Aggregation — Scatter-Gather and Distributed Query Execution

Table of Contents

Aggregation — Scatter-Gather and Distributed Query Execution #

Infrastructure-level Aggregation is the mechanism by which a distributed system combines partial results from multiple nodes into a single authoritative answer. It is the coordination behind every distributed query: the read path of a distributed database, the search execution across shards, the windowed computation in a stream processor.

The defining characteristic of infrastructure Aggregation: the partial results must be combinable by a coordinator that does not hold all the data. The coordinator never sees the full dataset — only the summaries or answers that each node produces locally. The merge function must be correct on those summaries.

This is the same mathematical requirement as application-level Aggregation (Chapter 11): commutativity, associativity, and for some structures, idempotency. At the infrastructure level, the stakes are higher — a wrong merge function produces silently incorrect query results, not just an approximate count.

OpenSearch Scatter-Gather #

Every OpenSearch (and Elasticsearch) query executes as a two-phase scatter-gather across shards.

Query Phase #

The coordinating node sends the query to all shards (or the relevant shards, if routing is applied). Each shard executes the query locally against its Lucene index and returns:

The top-N document IDs and scores that match the query.
Aggregation partial results (partial bucket counts, partial metric values).

The coordinating node does not yet have the documents — only the IDs and scores.

Coordinating node receives: GET /orders/_search
  { "query": { "match": { "status": "pending" } }, "size": 10 }

Scatter to shard 0: match locally, return top-10 (doc_id, score)
Scatter to shard 1: match locally, return top-10 (doc_id, score)
Scatter to shard 2: match locally, return top-10 (doc_id, score)

Coordinating node merges: take global top-10 from 30 candidates

The merge function for top-N results: take the globally highest-scored documents across all shard results.
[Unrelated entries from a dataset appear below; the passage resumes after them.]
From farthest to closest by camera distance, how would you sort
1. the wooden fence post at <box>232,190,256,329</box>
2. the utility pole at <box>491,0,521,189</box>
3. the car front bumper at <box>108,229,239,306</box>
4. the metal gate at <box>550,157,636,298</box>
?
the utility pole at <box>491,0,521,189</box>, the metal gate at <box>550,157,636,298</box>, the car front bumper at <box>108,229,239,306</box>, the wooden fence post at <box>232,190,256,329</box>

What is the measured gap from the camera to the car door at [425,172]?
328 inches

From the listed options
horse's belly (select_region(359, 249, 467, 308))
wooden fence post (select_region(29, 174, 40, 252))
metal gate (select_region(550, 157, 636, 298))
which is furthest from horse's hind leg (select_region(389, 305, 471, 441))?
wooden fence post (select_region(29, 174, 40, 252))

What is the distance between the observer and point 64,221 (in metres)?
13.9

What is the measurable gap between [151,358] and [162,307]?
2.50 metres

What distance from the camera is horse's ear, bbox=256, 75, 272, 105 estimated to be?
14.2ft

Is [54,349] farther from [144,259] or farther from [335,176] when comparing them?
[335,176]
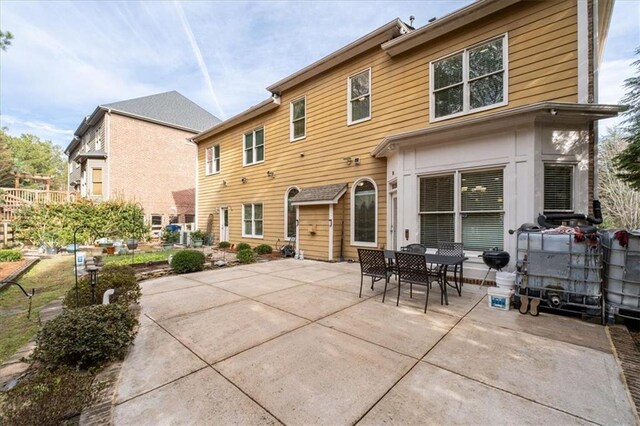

This is a merge sort on score — O(N × shards) comparisons to find the global top-N.

Fetch Phase #

Once the coordinating node knows the global top-N document IDs, it sends targeted fetch requests to the shards that own those documents to retrieve the full _source content.

After merge: global top-10 = {shard_0: [doc_12, doc_45], shard_1: [doc_3], shard_2: [doc_7, doc_22, ...]}

Fetch phase:
  shard_0: GET doc_12, doc_45 → full source
  shard_1: GET doc_3 → full source
  shard_2: GET doc_7, doc_22, ... → full source

Coordinating node assembles final response.

The two-phase design avoids transmitting full document source in the query phase — only IDs and scores travel the network for the initial scatter-gather, reducing bandwidth for queries that match many documents but return few.

Aggregation Merge #

For aggregations (Chapter 6 of the search-index series), each shard computes partial aggregation results. The coordinating node merges them.

Terms aggregation merge problem: each shard returns the top-K terms by document count for its local data. The globally top-K terms may include terms that are not in any shard’s top-K locally. A term with 500 documents spread evenly across 10 shards (50 per shard) may not appear in any shard’s top-10, but is globally the 3rd most common term.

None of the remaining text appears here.